Please allow me to interrupt and offer my apology for the outage we experienced today. It was an unusual sequence of events–a perfect storm of sorts, that caused the outage.
- Around midnight CST, one of the primary app servers experienced a hardware issue (between the motherboard and hard drive), but in a way that caused our monitoring systems to not detect the problem.
- The server was performing, the web server was up, Ruby and other critical services were responding, and the hard drives were all responding. Yet, the Blinksale app itself was not responsive. And to state the obvious, our monitoring systems didn’t catch this.
- So in addition to experiencing the hardware failure on a key app server, the monitoring systems that were tracking a few dozen different aspects of network, hardware, and software systems, also failed to detect the specific (and unusual) type of hardware failure.
- As soon as the issues were discovered, we put two engineers on the problem — one hardware/network and one software development.
- This morning early, we began communicating about the issues, primarily via Twitter, and posted a “noon – 2pm” target to be back online.
- We responded to almost all tweets and customer support requests, and most within an hour.
- We posted email addresses, and both our support phone number and my direct phone number on Twitter.
- Today at about 2:00 pm, Blinksale went back online successfully.
- Improved monitoring coverage and redundancy in monitoring systems.
- Additional app servers (both cloud-based and traditional)
- Improved fail-over support for each server.
- Consider off-site, DNS-based load balancing and fail-over setup.
I am proud of our team, their response, and the end-result today.
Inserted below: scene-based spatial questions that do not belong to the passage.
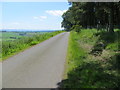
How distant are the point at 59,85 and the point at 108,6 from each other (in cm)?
2101

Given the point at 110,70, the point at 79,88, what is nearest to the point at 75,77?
the point at 79,88

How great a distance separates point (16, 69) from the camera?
984 centimetres

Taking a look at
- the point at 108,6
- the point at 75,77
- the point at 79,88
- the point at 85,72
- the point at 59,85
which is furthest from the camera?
the point at 108,6

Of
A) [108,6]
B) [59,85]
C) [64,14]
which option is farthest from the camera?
[64,14]

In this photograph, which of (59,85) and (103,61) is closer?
(59,85)

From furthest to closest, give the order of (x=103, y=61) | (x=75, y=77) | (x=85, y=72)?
1. (x=103, y=61)
2. (x=85, y=72)
3. (x=75, y=77)

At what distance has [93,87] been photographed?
21.2 ft

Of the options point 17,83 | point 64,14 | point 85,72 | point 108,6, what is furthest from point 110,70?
point 64,14

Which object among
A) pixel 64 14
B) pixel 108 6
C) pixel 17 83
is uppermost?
pixel 64 14

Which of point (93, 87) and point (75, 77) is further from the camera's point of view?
point (75, 77)

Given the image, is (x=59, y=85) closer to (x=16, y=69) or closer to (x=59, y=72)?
(x=59, y=72)

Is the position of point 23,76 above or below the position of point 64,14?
below

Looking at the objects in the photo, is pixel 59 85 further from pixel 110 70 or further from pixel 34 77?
pixel 110 70

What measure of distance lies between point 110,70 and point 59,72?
7.91 ft
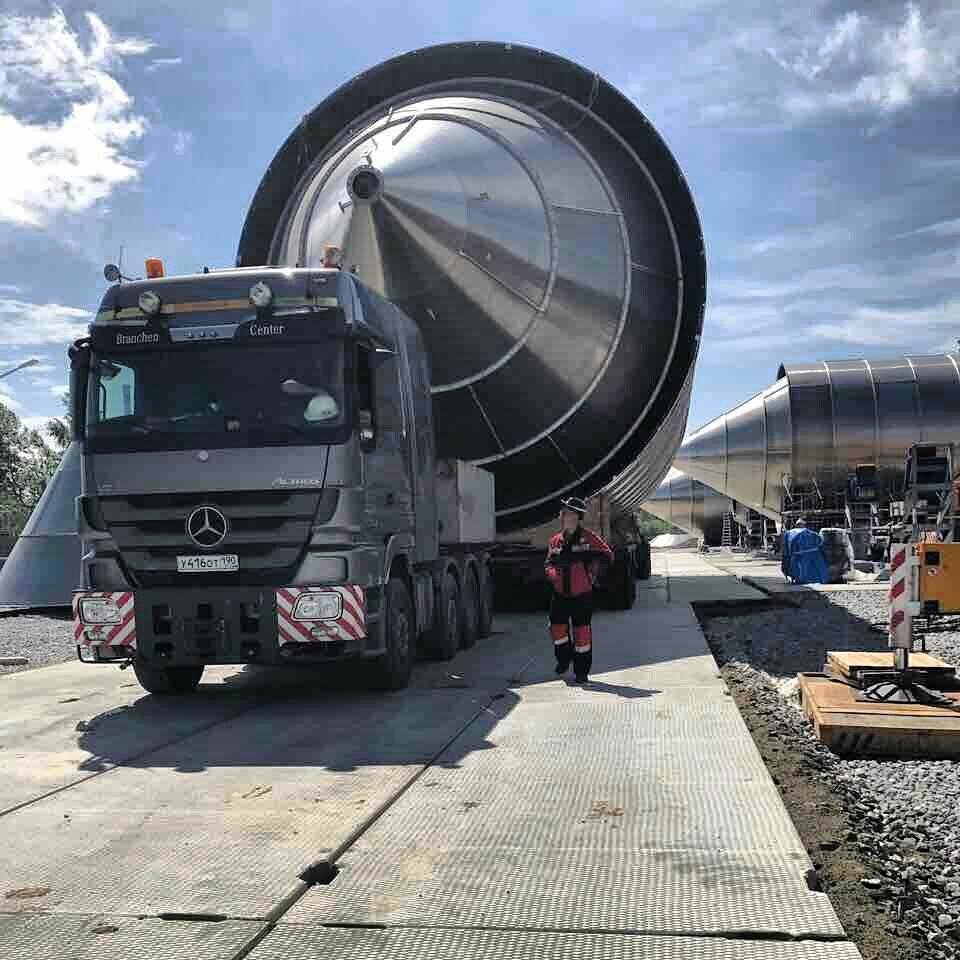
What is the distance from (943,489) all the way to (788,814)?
16.2 feet

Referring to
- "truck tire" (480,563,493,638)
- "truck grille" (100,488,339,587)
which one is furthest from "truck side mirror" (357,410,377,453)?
"truck tire" (480,563,493,638)

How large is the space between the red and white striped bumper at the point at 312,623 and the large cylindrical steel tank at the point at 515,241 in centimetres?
497

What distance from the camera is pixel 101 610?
307 inches

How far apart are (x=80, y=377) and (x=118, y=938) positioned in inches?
207

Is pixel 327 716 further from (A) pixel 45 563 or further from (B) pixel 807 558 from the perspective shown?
(B) pixel 807 558

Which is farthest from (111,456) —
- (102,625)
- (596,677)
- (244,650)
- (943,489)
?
(943,489)

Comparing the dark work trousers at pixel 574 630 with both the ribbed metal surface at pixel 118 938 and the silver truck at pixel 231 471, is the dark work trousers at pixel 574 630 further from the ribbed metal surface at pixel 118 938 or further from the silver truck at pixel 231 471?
the ribbed metal surface at pixel 118 938

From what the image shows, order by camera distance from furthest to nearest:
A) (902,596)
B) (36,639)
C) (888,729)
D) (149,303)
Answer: (36,639)
(149,303)
(902,596)
(888,729)

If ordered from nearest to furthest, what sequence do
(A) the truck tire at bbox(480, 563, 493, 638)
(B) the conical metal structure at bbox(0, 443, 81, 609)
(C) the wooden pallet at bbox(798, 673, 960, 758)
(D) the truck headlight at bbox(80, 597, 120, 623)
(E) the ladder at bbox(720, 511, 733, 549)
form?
(C) the wooden pallet at bbox(798, 673, 960, 758)
(D) the truck headlight at bbox(80, 597, 120, 623)
(A) the truck tire at bbox(480, 563, 493, 638)
(B) the conical metal structure at bbox(0, 443, 81, 609)
(E) the ladder at bbox(720, 511, 733, 549)

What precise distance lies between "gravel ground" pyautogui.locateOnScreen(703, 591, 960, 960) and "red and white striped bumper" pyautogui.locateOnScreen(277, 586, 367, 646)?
2873 mm

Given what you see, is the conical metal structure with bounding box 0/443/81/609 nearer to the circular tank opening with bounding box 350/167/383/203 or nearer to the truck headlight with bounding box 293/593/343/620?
the circular tank opening with bounding box 350/167/383/203

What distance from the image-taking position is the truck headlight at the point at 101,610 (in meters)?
7.80

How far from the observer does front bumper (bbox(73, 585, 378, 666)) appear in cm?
761

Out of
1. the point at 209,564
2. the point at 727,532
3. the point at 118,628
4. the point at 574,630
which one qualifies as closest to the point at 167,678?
the point at 118,628
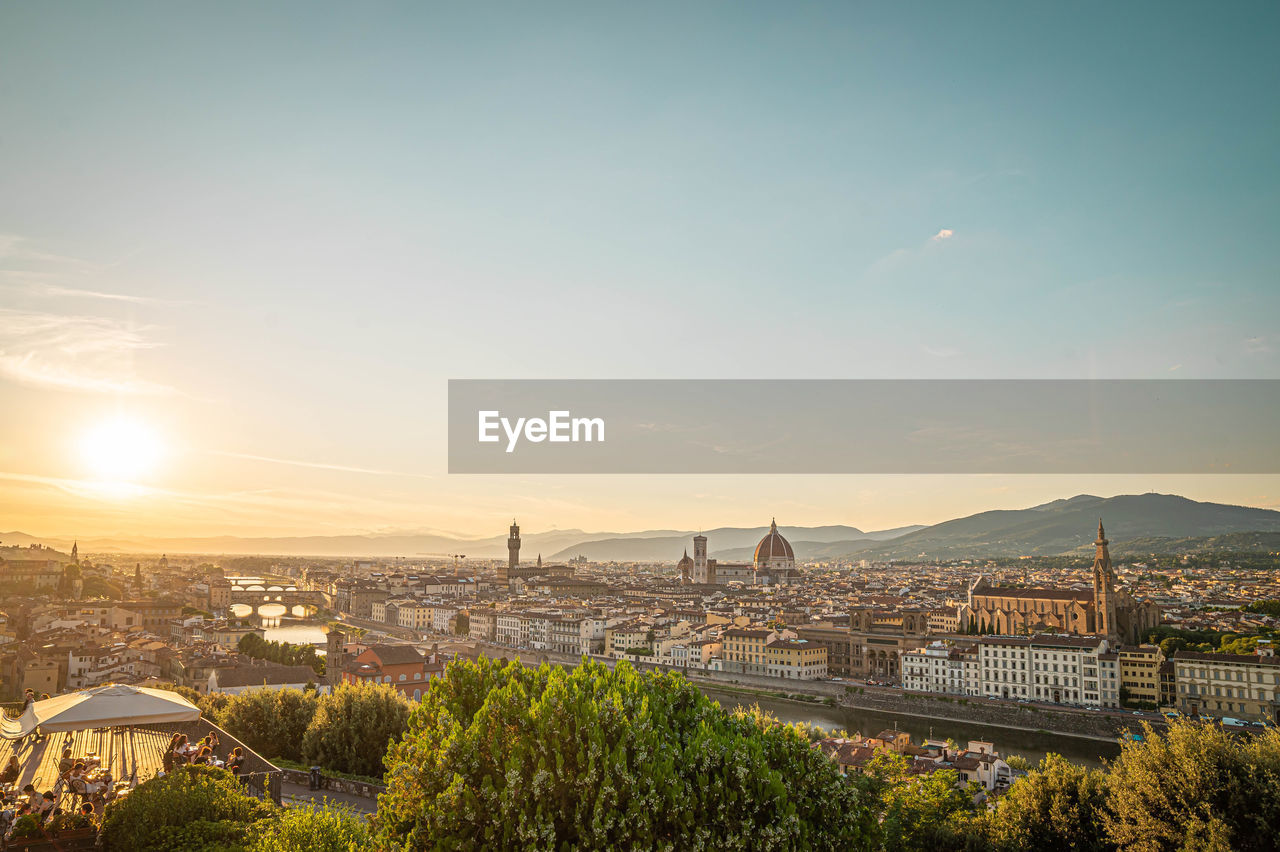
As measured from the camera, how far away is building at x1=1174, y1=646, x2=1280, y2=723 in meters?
30.2

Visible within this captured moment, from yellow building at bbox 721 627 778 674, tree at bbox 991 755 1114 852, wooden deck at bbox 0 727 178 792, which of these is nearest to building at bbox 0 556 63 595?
yellow building at bbox 721 627 778 674

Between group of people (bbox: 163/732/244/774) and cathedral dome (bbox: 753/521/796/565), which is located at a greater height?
group of people (bbox: 163/732/244/774)

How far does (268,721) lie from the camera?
55.9 ft

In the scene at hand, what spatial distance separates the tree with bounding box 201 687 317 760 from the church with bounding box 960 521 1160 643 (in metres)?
41.1

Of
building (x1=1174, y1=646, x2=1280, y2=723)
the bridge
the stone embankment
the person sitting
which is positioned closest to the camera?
the person sitting

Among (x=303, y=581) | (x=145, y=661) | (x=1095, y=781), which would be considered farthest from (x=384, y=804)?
(x=303, y=581)

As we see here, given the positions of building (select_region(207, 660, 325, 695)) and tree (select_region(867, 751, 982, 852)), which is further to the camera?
building (select_region(207, 660, 325, 695))

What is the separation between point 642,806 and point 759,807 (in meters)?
0.97

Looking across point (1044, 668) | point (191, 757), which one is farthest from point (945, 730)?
point (191, 757)

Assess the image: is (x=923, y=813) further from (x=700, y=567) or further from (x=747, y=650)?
(x=700, y=567)

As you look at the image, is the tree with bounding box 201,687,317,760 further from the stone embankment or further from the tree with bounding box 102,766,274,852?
the stone embankment

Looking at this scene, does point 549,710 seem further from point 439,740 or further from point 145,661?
point 145,661

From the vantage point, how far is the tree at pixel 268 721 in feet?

However, I am very disappointed, especially in light of our infrastructure investments in the previous 6 months, that the outage happened in the first place.
We know that you count on us. I have talked to a number of you via phone today and I know how hard it is when you can’t get a critical invoice out so you can get paid.
On behalf of all of us here, please accept our sincere apology–and our commitment to downtime reduction, continued service improvements, and to building a better Blinksale than ever.